AIM OF THE EXERCISE:
Can you print every line of the material below, word for word and with nothing changed?

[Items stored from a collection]

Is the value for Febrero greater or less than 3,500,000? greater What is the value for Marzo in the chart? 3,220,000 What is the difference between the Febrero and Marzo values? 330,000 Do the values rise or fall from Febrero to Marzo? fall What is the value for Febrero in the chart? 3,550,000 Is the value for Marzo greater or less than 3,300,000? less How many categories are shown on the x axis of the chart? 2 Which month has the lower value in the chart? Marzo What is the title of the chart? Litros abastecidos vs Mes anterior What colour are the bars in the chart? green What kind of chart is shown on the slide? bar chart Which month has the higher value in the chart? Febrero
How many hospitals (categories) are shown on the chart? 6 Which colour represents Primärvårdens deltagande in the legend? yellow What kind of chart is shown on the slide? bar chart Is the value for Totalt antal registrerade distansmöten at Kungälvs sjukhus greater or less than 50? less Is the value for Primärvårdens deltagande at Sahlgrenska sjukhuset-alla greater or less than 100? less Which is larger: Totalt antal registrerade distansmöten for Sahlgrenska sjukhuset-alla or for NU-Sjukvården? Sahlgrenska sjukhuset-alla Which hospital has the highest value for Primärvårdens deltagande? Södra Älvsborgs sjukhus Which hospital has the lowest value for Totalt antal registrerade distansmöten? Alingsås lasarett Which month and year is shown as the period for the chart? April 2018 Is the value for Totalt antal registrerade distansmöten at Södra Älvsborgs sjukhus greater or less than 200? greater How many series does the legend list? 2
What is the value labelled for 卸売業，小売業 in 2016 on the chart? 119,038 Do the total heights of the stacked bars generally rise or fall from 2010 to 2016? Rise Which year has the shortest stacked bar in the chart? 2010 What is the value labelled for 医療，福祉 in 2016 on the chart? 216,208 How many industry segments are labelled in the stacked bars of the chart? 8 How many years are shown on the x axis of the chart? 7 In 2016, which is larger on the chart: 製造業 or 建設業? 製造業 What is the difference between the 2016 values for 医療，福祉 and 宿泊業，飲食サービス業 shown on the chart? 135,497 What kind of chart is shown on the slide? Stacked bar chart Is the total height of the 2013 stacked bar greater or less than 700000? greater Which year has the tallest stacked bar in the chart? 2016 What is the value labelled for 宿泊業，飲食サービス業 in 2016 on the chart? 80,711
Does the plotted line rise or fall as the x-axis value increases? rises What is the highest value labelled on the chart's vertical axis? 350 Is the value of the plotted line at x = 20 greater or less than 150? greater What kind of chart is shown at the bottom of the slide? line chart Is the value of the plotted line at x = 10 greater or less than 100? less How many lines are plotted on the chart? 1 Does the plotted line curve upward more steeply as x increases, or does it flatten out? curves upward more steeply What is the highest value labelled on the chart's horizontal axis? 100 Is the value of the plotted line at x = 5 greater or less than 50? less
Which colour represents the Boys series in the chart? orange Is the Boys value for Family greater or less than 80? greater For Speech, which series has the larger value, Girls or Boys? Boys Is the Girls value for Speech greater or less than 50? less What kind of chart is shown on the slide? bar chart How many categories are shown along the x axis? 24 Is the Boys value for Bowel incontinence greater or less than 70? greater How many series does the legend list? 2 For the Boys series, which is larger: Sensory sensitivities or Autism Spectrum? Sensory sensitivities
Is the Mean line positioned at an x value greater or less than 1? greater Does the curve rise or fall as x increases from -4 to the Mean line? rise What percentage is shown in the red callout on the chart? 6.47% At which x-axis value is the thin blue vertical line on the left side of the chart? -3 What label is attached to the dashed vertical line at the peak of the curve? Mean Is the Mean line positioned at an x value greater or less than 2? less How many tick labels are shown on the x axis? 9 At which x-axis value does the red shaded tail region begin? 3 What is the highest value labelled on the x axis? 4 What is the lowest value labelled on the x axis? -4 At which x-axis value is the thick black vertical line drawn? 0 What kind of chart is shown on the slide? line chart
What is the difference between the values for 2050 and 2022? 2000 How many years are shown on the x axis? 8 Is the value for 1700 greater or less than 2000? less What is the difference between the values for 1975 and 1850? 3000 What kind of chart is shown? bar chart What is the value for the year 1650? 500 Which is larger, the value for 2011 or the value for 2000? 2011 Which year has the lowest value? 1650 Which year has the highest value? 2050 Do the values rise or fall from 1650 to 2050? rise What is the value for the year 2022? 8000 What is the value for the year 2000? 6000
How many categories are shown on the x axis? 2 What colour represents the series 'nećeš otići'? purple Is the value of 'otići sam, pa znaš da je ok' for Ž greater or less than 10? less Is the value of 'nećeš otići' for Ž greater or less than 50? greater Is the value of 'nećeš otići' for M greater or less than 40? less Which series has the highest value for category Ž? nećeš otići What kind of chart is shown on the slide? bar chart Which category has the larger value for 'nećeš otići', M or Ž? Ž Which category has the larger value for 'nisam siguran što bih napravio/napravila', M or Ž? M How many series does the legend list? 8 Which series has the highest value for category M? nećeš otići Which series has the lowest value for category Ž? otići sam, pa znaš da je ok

TASK RESPONSE:
Is the value for Febrero greater or less than 3,500,000? greater What is the value for Marzo in the chart? 3,220,000 What is the difference between the Febrero and Marzo values? 330,000 Do the values rise or fall from Febrero to Marzo? fall What is the value for Febrero in the chart? 3,550,000 Is the value for Marzo greater or less than 3,300,000? less How many categories are shown on the x axis of the chart? 2 Which month has the lower value in the chart? Marzo What is the title of the chart? Litros abastecidos vs Mes anterior What colour are the bars in the chart? green What kind of chart is shown on the slide? bar chart Which month has the higher value in the chart? Febrero
How many hospitals (categories) are shown on the chart? 6 Which colour represents Primärvårdens deltagande in the legend? yellow What kind of chart is shown on the slide? bar chart Is the value for Totalt antal registrerade distansmöten at Kungälvs sjukhus greater or less than 50? less Is the value for Primärvårdens deltagande at Sahlgrenska sjukhuset-alla greater or less than 100? less Which is larger: Totalt antal registrerade distansmöten for Sahlgrenska sjukhuset-alla or for NU-Sjukvården? Sahlgrenska sjukhuset-alla Which hospital has the highest value for Primärvårdens deltagande? Södra Älvsborgs sjukhus Which hospital has the lowest value for Totalt antal registrerade distansmöten? Alingsås lasarett Which month and year is shown as the period for the chart? April 2018 Is the value for Totalt antal registrerade distansmöten at Södra Älvsborgs sjukhus greater or less than 200? greater How many series does the legend list? 2
What is the value labelled for 卸売業，小売業 in 2016 on the chart? 119,038 Do the total heights of the stacked bars generally rise or fall from 2010 to 2016? Rise Which year has the shortest stacked bar in the chart? 2010 What is the value labelled for 医療，福祉 in 2016 on the chart? 216,208 How many industry segments are labelled in the stacked bars of the chart? 8 How many years are shown on the x axis of the chart? 7 In 2016, which is larger on the chart: 製造業 or 建設業? 製造業 What is the difference between the 2016 values for 医療，福祉 and 宿泊業，飲食サービス業 shown on the chart? 135,497 What kind of chart is shown on the slide? Stacked bar chart Is the total height of the 2013 stacked bar greater or less than 700000? greater Which year has the tallest stacked bar in the chart? 2016 What is the value labelled for 宿泊業，飲食サービス業 in 2016 on the chart? 80,711
Does the plotted line rise or fall as the x-axis value increases? rises What is the highest value labelled on the chart's vertical axis? 350 Is the value of the plotted line at x = 20 greater or less than 150? greater What kind of chart is shown at the bottom of the slide? line chart Is the value of the plotted line at x = 10 greater or less than 100? less How many lines are plotted on the chart? 1 Does the plotted line curve upward more steeply as x increases, or does it flatten out? curves upward more steeply What is the highest value labelled on the chart's horizontal axis? 100 Is the value of the plotted line at x = 5 greater or less than 50? less
Which colour represents the Boys series in the chart? orange Is the Boys value for Family greater or less than 80? greater For Speech, which series has the larger value, Girls or Boys? Boys Is the Girls value for Speech greater or less than 50? less What kind of chart is shown on the slide? bar chart How many categories are shown along the x axis? 24 Is the Boys value for Bowel incontinence greater or less than 70? greater How many series does the legend list? 2 For the Boys series, which is larger: Sensory sensitivities or Autism Spectrum? Sensory sensitivities
Is the Mean line positioned at an x value greater or less than 1? greater Does the curve rise or fall as x increases from -4 to the Mean line? rise What percentage is shown in the red callout on the chart? 6.47% At which x-axis value is the thin blue vertical line on the left side of the chart? -3 What label is attached to the dashed vertical line at the peak of the curve? Mean Is the Mean line positioned at an x value greater or less than 2? less How many tick labels are shown on the x axis? 9 At which x-axis value does the red shaded tail region begin? 3 What is the highest value labelled on the x axis? 4 What is the lowest value labelled on the x axis? -4 At which x-axis value is the thick black vertical line drawn? 0 What kind of chart is shown on the slide? line chart
What is the difference between the values for 2050 and 2022? 2000 How many years are shown on the x axis? 8 Is the value for 1700 greater or less than 2000? less What is the difference between the values for 1975 and 1850? 3000 What kind of chart is shown? bar chart What is the value for the year 1650? 500 Which is larger, the value for 2011 or the value for 2000? 2011 Which year has the lowest value? 1650 Which year has the highest value? 2050 Do the values rise or fall from 1650 to 2050? rise What is the value for the year 2022? 8000 What is the value for the year 2000? 6000
How many categories are shown on the x axis? 2 What colour represents the series 'nećeš otići'? purple Is the value of 'otići sam, pa znaš da je ok' for Ž greater or less than 10? less Is the value of 'nećeš otići' for Ž greater or less than 50? greater Is the value of 'nećeš otići' for M greater or less than 40? less Which series has the highest value for category Ž? nećeš otići What kind of chart is shown on the slide? bar chart Which category has the larger value for 'nećeš otići', M or Ž? Ž Which category has the larger value for 'nisam siguran što bih napravio/napravila', M or Ž? M How many series does the legend list? 8 Which series has the highest value for category M? nećeš otići Which series has the lowest value for category Ž? otići sam, pa znaš da je ok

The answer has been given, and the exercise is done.